**Your task:**
Transcribe the records below from the first line to the line that includes "Исследование физико-химических закономерностей", inclusive, and omit the pictures.

**Material shown:**
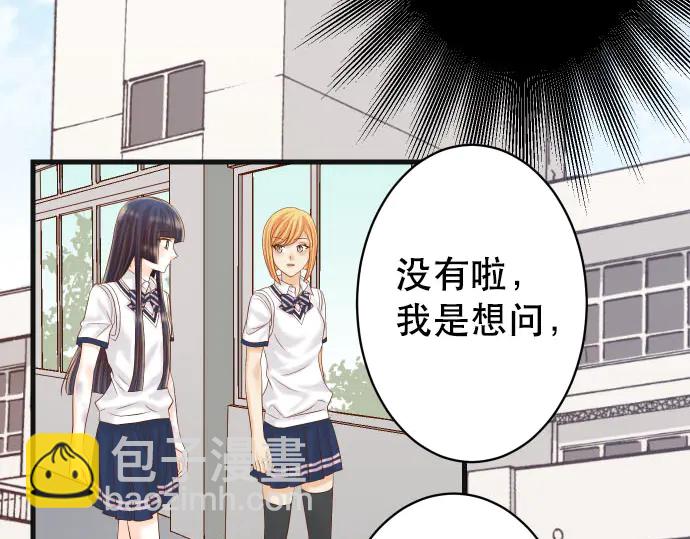 第255话 接近19
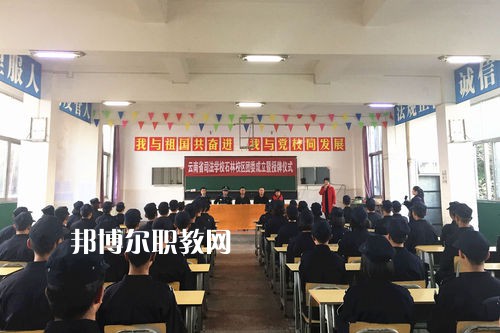 云南司法學(xué)校2021年報名條件、招生要求、招生對象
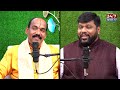 Astrologer Laxmi Srinivas Chowdary Sensational Comments | BS Talk Show Latest | Koluguri 24/7 News  - 12:16 min - News - Video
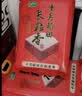 十月稻田 长粒香大米 20斤（东北大米 香米 10kg/公斤） 实拍图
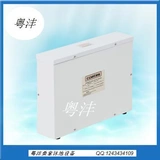 Термостат/бассейн GAOSHIMIN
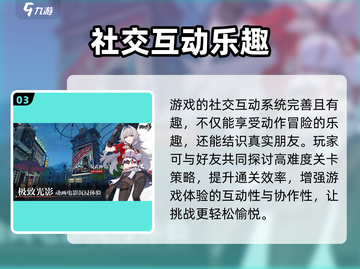 🎮崩坏3第二部试玩曝光！这体验太炸了🔥截图4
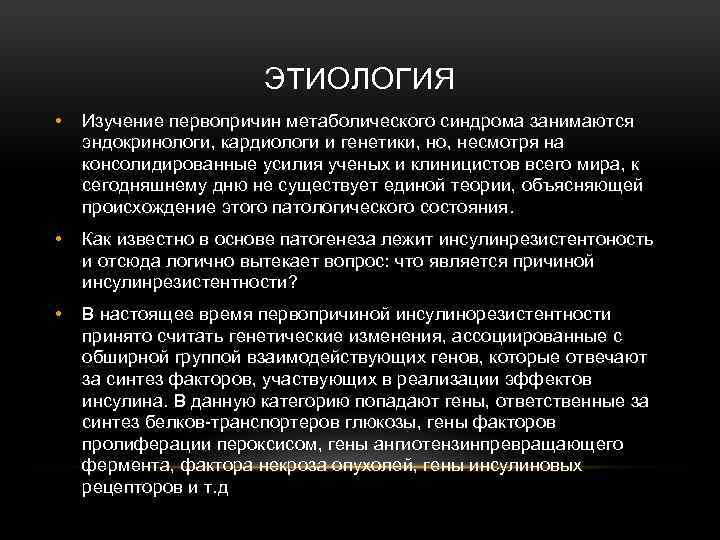 ЭТИОЛОГИЯ • Изучение первопричин метаболического синдрома занимаются эндокринологи, кардиологи и генетики, но, несмотря на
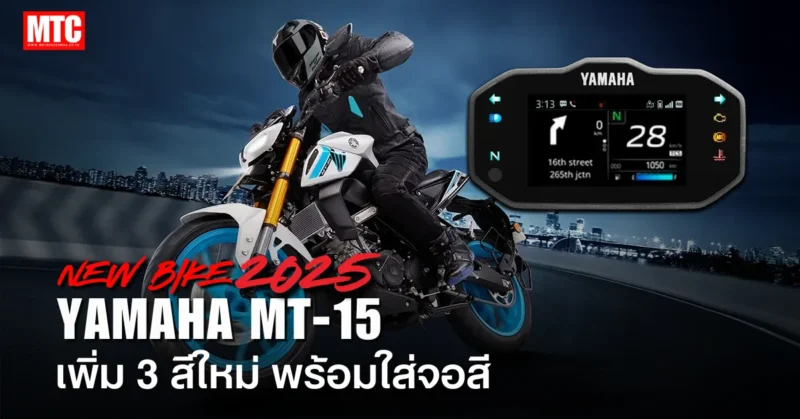2025 Yamaha MT-15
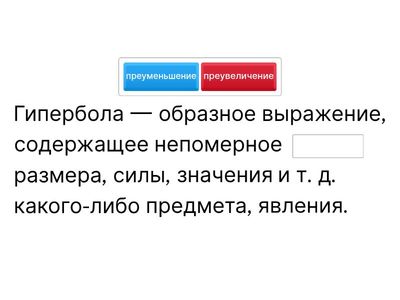 Термины по русскому языку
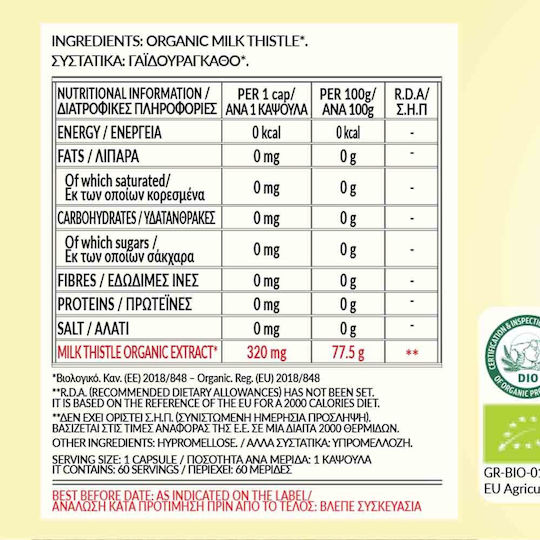 Bio Tonics Milk Thistle 320mg 60 φυτικές κάψουλες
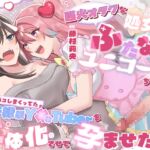 強火オタクな処女厨ふたなりユニコーンちゃんは、裏でオフパコしまくってた王子様系Y××Tuberを女体化させて孕ませたい 強火オタクな処女厨ふたなりユニコーンちゃんは、裏でオフパコしまくってた王子様系Y××Tuberを女体化させて孕ませたい
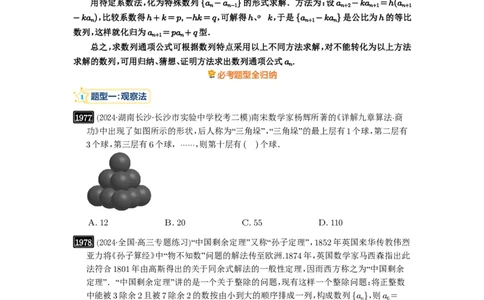 第43讲数列的通项公式_高中三年全科资料_高考数学《必刷5000题》2025版_2025高考数学必刷5000题（原卷版分章节PDF）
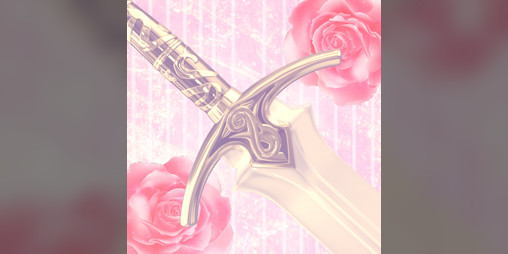 Cover image for A Knights Heart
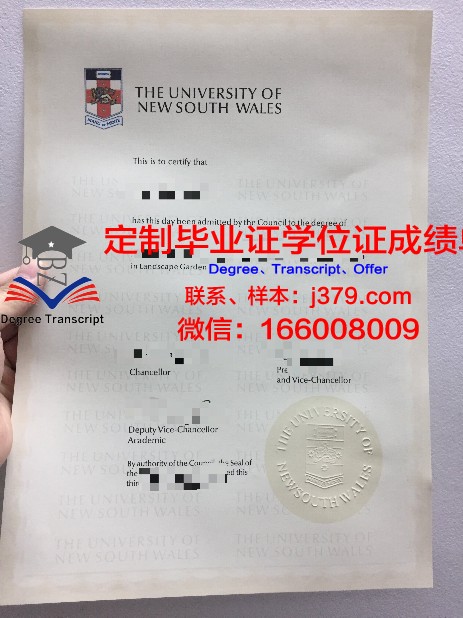 特兰托大学毕业证展示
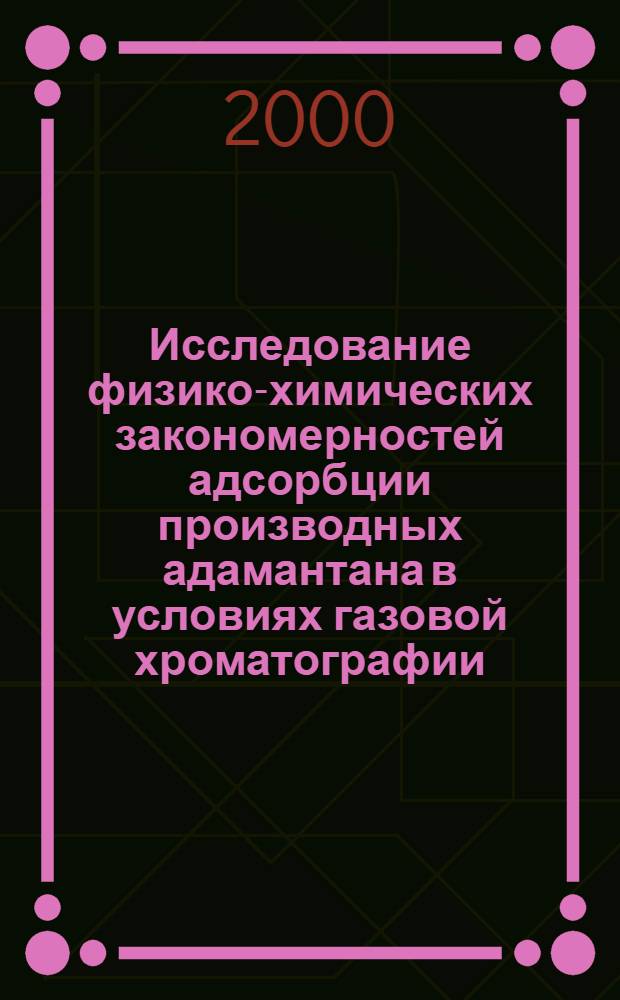 Исследование физико-химических закономерностей адсорбции производных адамантана в условиях газовой хроматографии : автореферат диссертации на соискание ученой степени к.х.н. : специальность 02.00.04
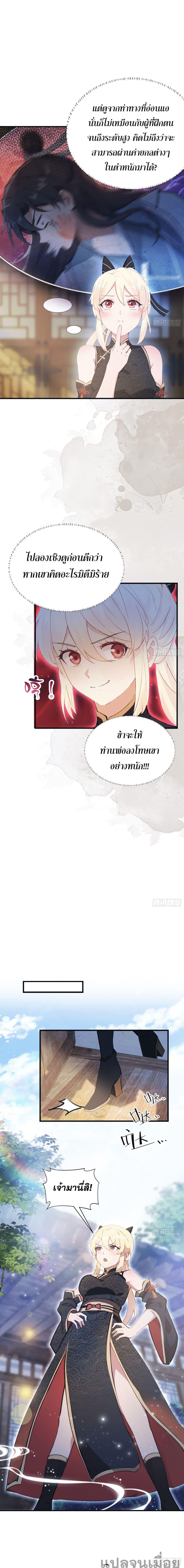 Manga-lc-com อ่านมังงะ อ่านการ์ตูน ออนไลน์ ฟรี It Turns Out That I Have Been Invincible For A Long Time ตอนที่ 1 2 3 4 5 6 7 8 9 10 11 12 13 14 ฟรี ไม่มีโฆษณา Manga-lc - อ่าน มังงะ อ่าน การ์ตูน ออนไลน์ อ่านมังงะ ฟรี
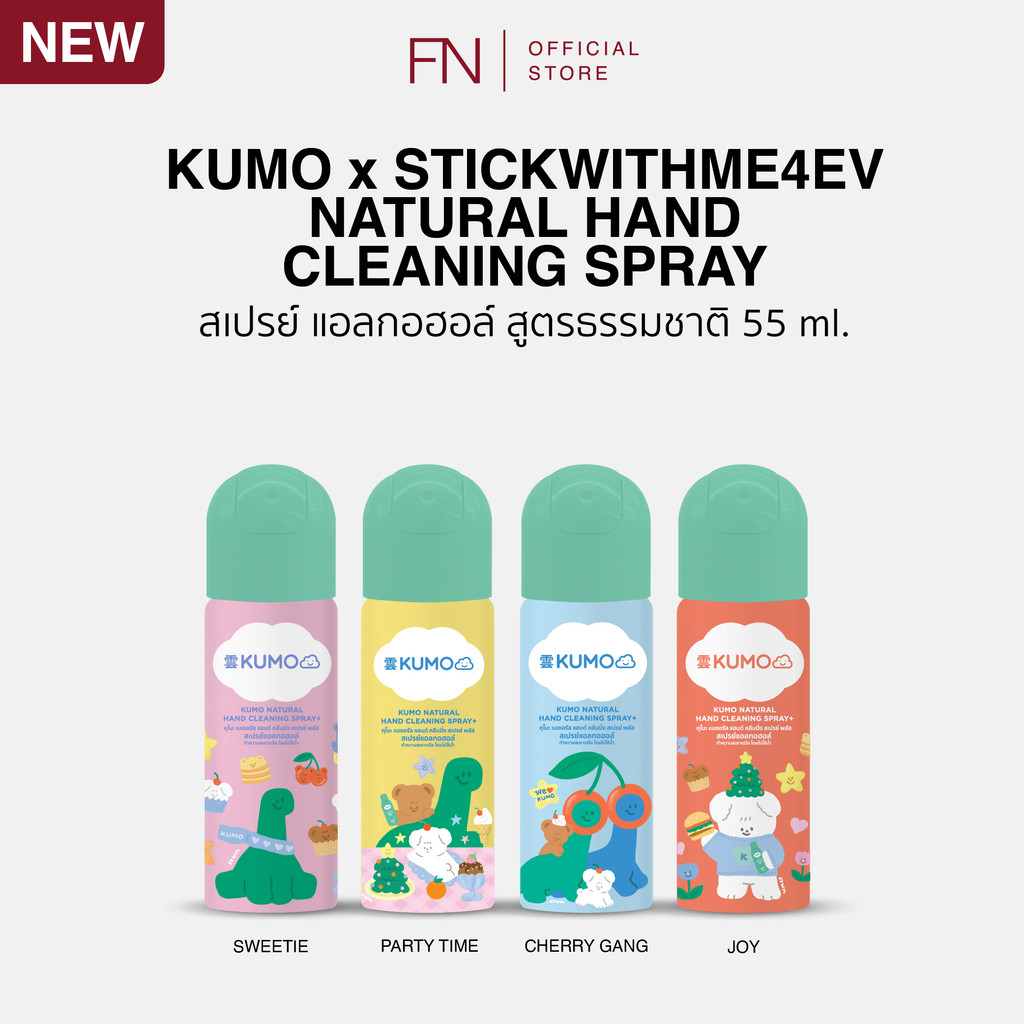 (1 ขวด) KUMO x STWM สเปรย์​แอลกอฮอล์ 73% ขนาด 55ml ฟู้ดเกรด 1 ขวด แบบอัดแก๊ส ผลิตจากแอลกอฮอล์ธรรมชาต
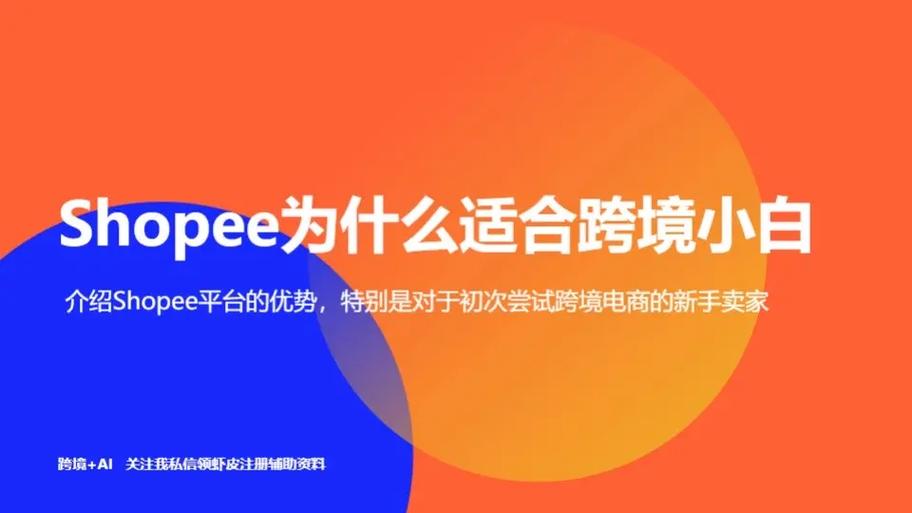 shopee虾皮招聘官网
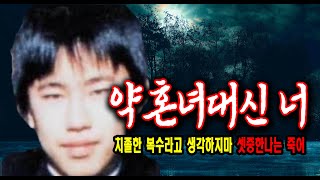 Download lagu 일본 실화 사건 사랑을 배신한다면 무조건 댓가를 치루어야한다 미스터리 사건 사고 mp3 Download lagu 일본 실화 사건 사랑을 배신한다면 무조건 댓가를 치루어야한다 미스터리 사건 사고 mp3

**Task response:**
 第255话 接近19
 云南司法學(xué)校2021年報名條件、招生要求、招生對象
 Astrologer Laxmi Srinivas Chowdary Sensational Comments | BS Talk Show Latest | Koluguri 24/7 News  - 12:16 min - News - Video
 十月稻田 长粒香大米 20斤（东北大米 香米 10kg/公斤） 实拍图
 Термостат/бассейн GAOSHIMIN
 🎮崩坏3第二部试玩曝光！这体验太炸了🔥截图4
 ЭТИОЛОГИЯ • Изучение первопричин метаболического синдрома занимаются эндокринологи, кардиологи и генетики, но, несмотря на
2025 Yamaha MT-15
 Термины по русскому языку
 Bio Tonics Milk Thistle 320mg 60 φυτικές κάψουλες
 強火オタクな処女厨ふたなりユニコーンちゃんは、裏でオフパコしまくってた王子様系Y××Tuberを女体化させて孕ませたい 強火オタクな処女厨ふたなりユニコーンちゃんは、裏でオフパコしまくってた王子様系Y××Tuberを女体化させて孕ませたい
 第43讲数列的通项公式_高中三年全科资料_高考数学《必刷5000题》2025版_2025高考数学必刷5000题（原卷版分章节PDF）
 Cover image for A Knights Heart
 特兰托大学毕业证展示
 Исследование физико-химических закономерностей адсорбции производных адамантана в условиях газовой хроматографии : автореферат диссертации на соискание ученой степени к.х.н. : специальность 02.00.04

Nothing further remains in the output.